The Keys to Community Revitalization
When I look at the work that Metis Associates is doing today around the revitalization of communities in cities such as Newark, Philadelphia, and New York, I am heartened to see that a holistic and interdisciplinary approach—one that Metis has long recommended—is taking hold. There are four elements that we at Metis believe are the keys to community revitalization, and they can be summed up as the four Ps:
Process: The community's table should be occupied by all key players, including neighborhood residents, businesses, and representatives from education, police, and other government entities. And, all of these participants must commit to sharing their data.
Practice: Initiatives should build on what works, yet amid the current imperative to employ evidence-based practices, they must remain skeptical of those tested elsewhere. Using evidence-based strategies alone can be limiting, since not all methods have been studied. Reformers can extend the reach of the tried-and-true by exploring promising strategies or taking pieces from evidence-based practices, piloting them, and carefully evaluating the results.
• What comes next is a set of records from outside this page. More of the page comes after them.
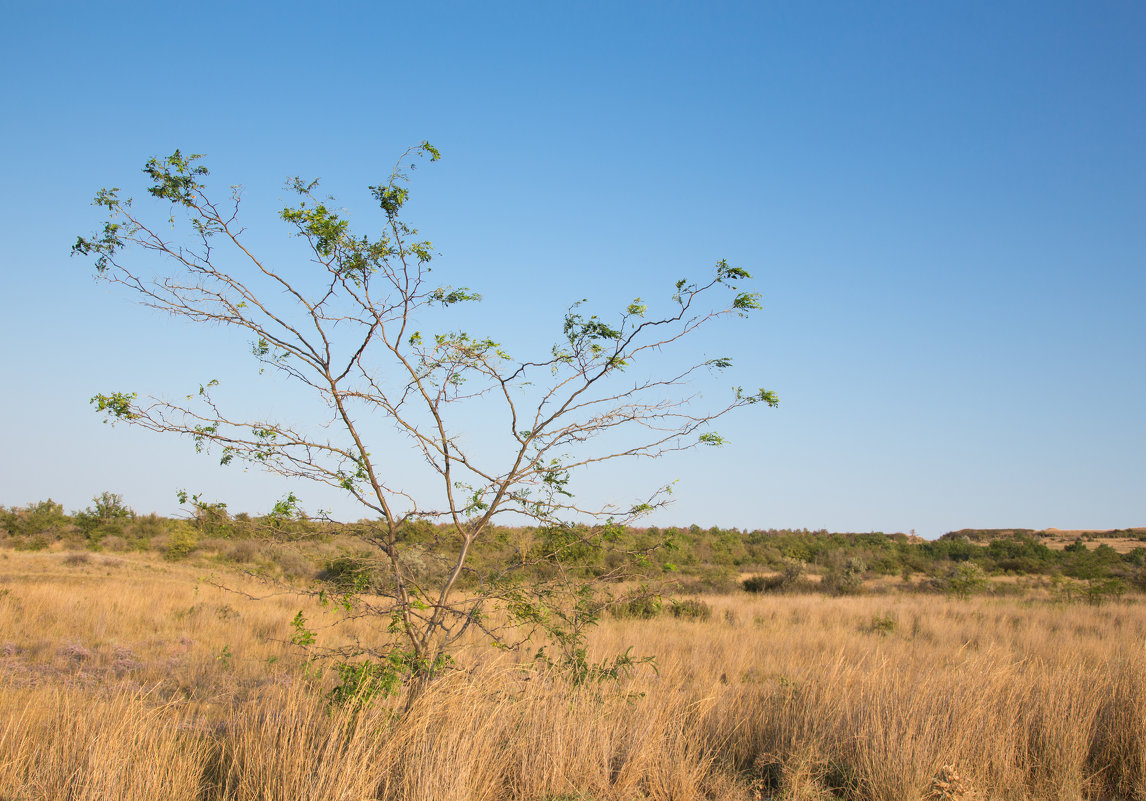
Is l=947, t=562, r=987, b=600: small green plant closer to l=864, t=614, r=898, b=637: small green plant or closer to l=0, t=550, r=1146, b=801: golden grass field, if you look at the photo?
l=864, t=614, r=898, b=637: small green plant

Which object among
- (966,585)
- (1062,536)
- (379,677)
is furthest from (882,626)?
(1062,536)

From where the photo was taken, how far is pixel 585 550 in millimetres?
5648

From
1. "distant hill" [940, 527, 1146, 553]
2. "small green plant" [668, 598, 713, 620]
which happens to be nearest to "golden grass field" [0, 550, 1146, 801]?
"small green plant" [668, 598, 713, 620]

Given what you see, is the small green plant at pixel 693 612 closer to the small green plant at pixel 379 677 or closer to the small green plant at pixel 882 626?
the small green plant at pixel 882 626

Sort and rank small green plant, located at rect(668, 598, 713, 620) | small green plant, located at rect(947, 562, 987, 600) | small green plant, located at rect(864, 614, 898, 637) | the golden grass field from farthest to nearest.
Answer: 1. small green plant, located at rect(947, 562, 987, 600)
2. small green plant, located at rect(668, 598, 713, 620)
3. small green plant, located at rect(864, 614, 898, 637)
4. the golden grass field

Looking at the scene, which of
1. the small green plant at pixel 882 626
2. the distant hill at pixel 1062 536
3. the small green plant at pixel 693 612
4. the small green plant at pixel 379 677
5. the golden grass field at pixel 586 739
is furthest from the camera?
the distant hill at pixel 1062 536

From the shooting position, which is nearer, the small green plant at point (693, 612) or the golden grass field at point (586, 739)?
the golden grass field at point (586, 739)

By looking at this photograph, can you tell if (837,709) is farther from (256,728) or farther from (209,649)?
(209,649)

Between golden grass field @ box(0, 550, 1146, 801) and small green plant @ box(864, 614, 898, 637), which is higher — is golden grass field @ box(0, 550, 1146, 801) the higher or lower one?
the higher one

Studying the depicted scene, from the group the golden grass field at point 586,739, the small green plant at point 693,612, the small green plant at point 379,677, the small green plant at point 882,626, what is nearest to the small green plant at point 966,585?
the small green plant at point 882,626

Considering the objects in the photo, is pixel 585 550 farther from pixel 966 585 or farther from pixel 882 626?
pixel 966 585

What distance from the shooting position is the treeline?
17.7 feet

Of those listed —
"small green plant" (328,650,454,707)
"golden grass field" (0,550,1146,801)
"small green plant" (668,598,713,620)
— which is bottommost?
"small green plant" (668,598,713,620)

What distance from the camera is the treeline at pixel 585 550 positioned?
539cm
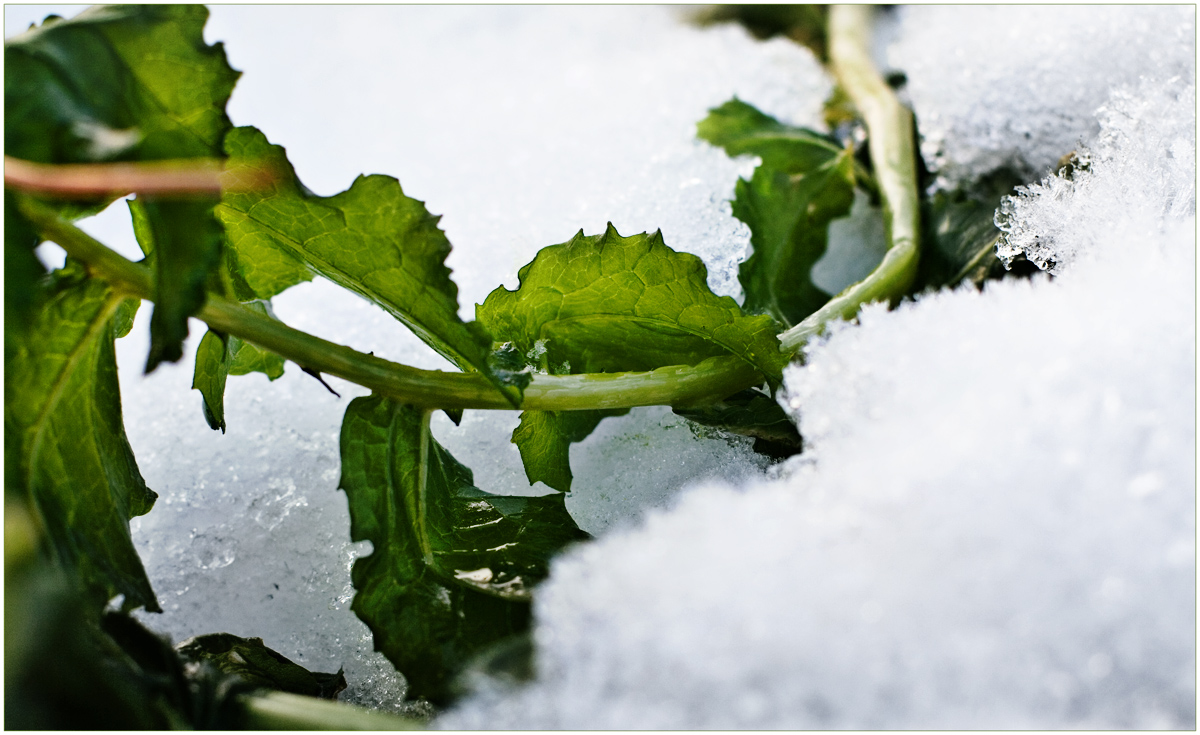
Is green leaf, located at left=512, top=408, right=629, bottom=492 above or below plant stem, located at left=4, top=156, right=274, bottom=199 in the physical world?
below

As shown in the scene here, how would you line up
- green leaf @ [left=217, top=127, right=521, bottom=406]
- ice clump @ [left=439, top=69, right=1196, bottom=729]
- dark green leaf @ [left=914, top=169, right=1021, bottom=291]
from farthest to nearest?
dark green leaf @ [left=914, top=169, right=1021, bottom=291] → green leaf @ [left=217, top=127, right=521, bottom=406] → ice clump @ [left=439, top=69, right=1196, bottom=729]

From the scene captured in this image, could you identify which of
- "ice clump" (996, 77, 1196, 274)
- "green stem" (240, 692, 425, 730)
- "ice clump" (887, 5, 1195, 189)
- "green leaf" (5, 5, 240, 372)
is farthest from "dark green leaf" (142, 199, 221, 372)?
"ice clump" (887, 5, 1195, 189)

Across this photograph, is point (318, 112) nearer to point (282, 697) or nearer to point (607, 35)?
point (607, 35)

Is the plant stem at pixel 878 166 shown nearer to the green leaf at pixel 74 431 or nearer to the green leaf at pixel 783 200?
the green leaf at pixel 783 200

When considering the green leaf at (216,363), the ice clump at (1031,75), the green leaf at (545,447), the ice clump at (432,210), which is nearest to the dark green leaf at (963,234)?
the ice clump at (1031,75)

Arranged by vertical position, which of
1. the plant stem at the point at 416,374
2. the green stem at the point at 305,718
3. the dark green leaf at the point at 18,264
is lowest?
the green stem at the point at 305,718

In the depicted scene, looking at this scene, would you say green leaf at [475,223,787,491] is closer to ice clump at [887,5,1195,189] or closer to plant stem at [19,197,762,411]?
plant stem at [19,197,762,411]

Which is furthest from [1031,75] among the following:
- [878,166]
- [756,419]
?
[756,419]

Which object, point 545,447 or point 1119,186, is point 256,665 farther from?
point 1119,186
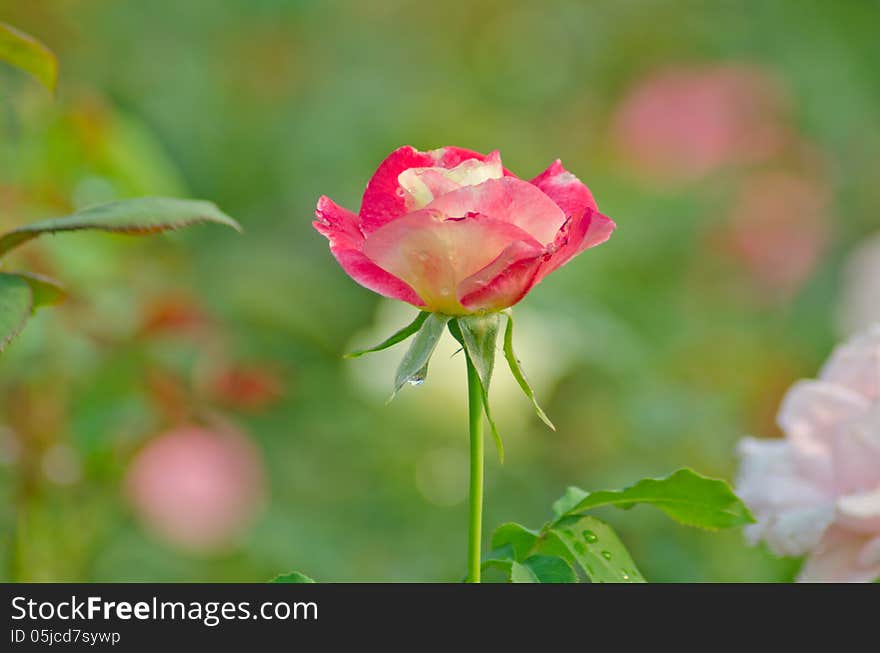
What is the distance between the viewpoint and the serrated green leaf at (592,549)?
417 mm

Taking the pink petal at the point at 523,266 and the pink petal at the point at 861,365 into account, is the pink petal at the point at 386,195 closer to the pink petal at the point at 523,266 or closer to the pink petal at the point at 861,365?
the pink petal at the point at 523,266

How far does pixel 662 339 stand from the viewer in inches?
62.3

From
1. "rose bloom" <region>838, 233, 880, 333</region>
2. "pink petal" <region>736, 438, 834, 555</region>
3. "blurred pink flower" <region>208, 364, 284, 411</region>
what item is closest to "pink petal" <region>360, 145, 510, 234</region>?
"pink petal" <region>736, 438, 834, 555</region>

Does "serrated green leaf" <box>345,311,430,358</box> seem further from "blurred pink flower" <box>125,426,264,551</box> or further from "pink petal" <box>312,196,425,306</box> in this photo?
"blurred pink flower" <box>125,426,264,551</box>

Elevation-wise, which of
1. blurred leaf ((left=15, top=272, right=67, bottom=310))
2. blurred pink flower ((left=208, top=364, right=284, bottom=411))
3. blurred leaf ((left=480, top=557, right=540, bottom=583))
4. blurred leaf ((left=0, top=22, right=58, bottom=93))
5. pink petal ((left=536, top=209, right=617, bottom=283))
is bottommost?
blurred leaf ((left=480, top=557, right=540, bottom=583))

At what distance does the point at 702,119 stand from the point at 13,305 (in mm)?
1595

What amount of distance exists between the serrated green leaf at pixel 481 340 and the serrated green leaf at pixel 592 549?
44mm

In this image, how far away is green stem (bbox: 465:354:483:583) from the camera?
0.39 m

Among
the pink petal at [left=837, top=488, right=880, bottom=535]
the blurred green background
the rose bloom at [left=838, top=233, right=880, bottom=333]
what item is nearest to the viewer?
the pink petal at [left=837, top=488, right=880, bottom=535]

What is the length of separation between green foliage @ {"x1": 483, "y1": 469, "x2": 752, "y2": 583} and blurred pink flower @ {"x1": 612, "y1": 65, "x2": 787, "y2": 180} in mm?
1429

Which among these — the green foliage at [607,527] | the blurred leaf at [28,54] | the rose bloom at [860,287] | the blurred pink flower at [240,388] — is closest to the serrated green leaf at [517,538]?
the green foliage at [607,527]

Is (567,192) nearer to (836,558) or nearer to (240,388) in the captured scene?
(836,558)

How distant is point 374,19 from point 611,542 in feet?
5.33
Precision: Data must be used throughout the life cycle of community-revitalization initiatives, from needs assessment to participant tracking to measuring impact. Therefore, groups may need to build the infrastructure to supply the required information. They also must develop methods of ongoing self-evaluation and, when appropriate, commit to rigorous assessment either through their own means or by a third party.
Patience: Community reformers must be patient for results and tolerant of missteps. This work is difficult, and they may stumble more often than they advance. Revitalizing communities cannot be done overnight.
Each of the projects that we are currently featuring in the In Focus section of our home page incorporates these principles. One of them, Sunset Park Promise Neighborhoods in Brooklyn is part of an effort launched by the Obama administration's Neighborhood Revitalization Initiative (NRI)—itself an interdisciplinary undertaking. NRI is an unprecedented collaboration funded by no less than the Domestic Policy Council of the White House, Office of Urban Affairs, and Departments of Housing and Urban Development, Education, Justice, Health and Human Services, and Treasury. It is a hopeful sign that, even in these belt-tightening, difficult times, the federal government sees it as valuable to invest in some of the most troubled parts of the country.
It is my hope that the current wave of community revitalization efforts will succeed in bringing the kinds of change that largely low-income communities with multiple needs so deserve. Because these projects are locally led, interdisciplinary, nimble, and informed by ongoing adherence to data and results, we are already starting to see positive results.